Unless marked otherwise, Scripture quotations are from the New American Standard Bible (NASB) © The Lockman Foundation
Scripture quotations marked ESV are from The ESV Apocrypha © 2017 by Crossway, a publishing ministry of Good News Publishers. Scripture quotations marked ESV 2009 are from The ESV Apocrypha © 2009 Oxford University Press
2 thoughts on “On Tithing”
I believe that tithing should not be imposed on believers in Yeshua but that they have the obligation/debt of love and must participate in the growth of the spread of the gospel of Christ, freely, according to their availability. Experiencing the saying: there is more joy in giving than in receiving… as Christ gave himself, so you also give. And to those who impose an economic tax, passed off as tithing, with the excuse of supporting the ministry and the minister, we recommend reading Paul’s words: those who do not work do not even eat. If a community sets out to support a minister, truly Anointed by God is free to do so, but this is not the law of Christ. In the same way the anointed minister will not ask anything for which he was sent to preach, as a minister of God and not to ask for money. This is his honor, to serve God.

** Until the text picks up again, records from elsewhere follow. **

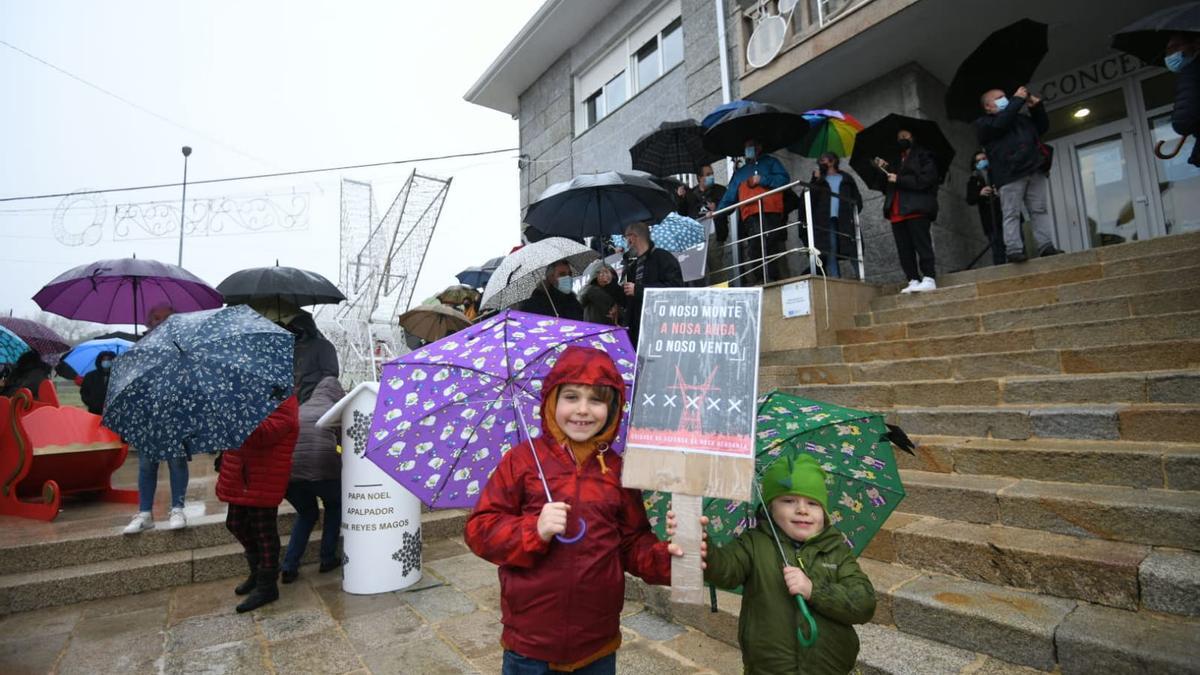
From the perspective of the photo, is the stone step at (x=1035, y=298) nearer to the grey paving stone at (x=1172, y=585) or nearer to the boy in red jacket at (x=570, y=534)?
the grey paving stone at (x=1172, y=585)

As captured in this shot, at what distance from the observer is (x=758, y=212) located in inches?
291

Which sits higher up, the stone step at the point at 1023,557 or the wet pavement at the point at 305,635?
the stone step at the point at 1023,557

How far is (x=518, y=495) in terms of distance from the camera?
1796 millimetres

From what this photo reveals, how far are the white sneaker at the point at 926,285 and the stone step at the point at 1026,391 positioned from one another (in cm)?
209

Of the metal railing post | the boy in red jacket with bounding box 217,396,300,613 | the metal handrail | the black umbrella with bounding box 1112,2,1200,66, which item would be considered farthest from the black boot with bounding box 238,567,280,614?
the black umbrella with bounding box 1112,2,1200,66

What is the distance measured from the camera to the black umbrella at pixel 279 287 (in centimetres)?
501

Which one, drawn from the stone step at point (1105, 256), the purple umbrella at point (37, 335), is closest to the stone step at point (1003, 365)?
the stone step at point (1105, 256)

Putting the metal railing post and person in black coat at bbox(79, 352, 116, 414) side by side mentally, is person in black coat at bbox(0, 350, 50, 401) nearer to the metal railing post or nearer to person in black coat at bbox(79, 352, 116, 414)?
person in black coat at bbox(79, 352, 116, 414)

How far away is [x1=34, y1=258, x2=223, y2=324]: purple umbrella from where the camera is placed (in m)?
5.03

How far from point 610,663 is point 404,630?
2121 millimetres

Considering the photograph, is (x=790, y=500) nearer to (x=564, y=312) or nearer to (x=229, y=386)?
(x=229, y=386)

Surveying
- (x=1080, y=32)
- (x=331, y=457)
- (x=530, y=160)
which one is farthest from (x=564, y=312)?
(x=530, y=160)

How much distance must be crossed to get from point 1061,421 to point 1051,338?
112 cm

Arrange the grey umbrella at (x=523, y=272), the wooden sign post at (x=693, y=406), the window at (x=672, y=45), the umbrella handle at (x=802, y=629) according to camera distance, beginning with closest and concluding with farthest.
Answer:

Also I wanted to ask if it was possible to receive an interlinear bible PDF format I would like to translate it into Italian. Shalom.
(Translated by Google Translate)
Thank you. I have heard similar teaching before. Of course the churches disagree. Can you please confirm that the second tithe was eaten (as a feast) with guests by the tither. Was any given away and not included in the feast?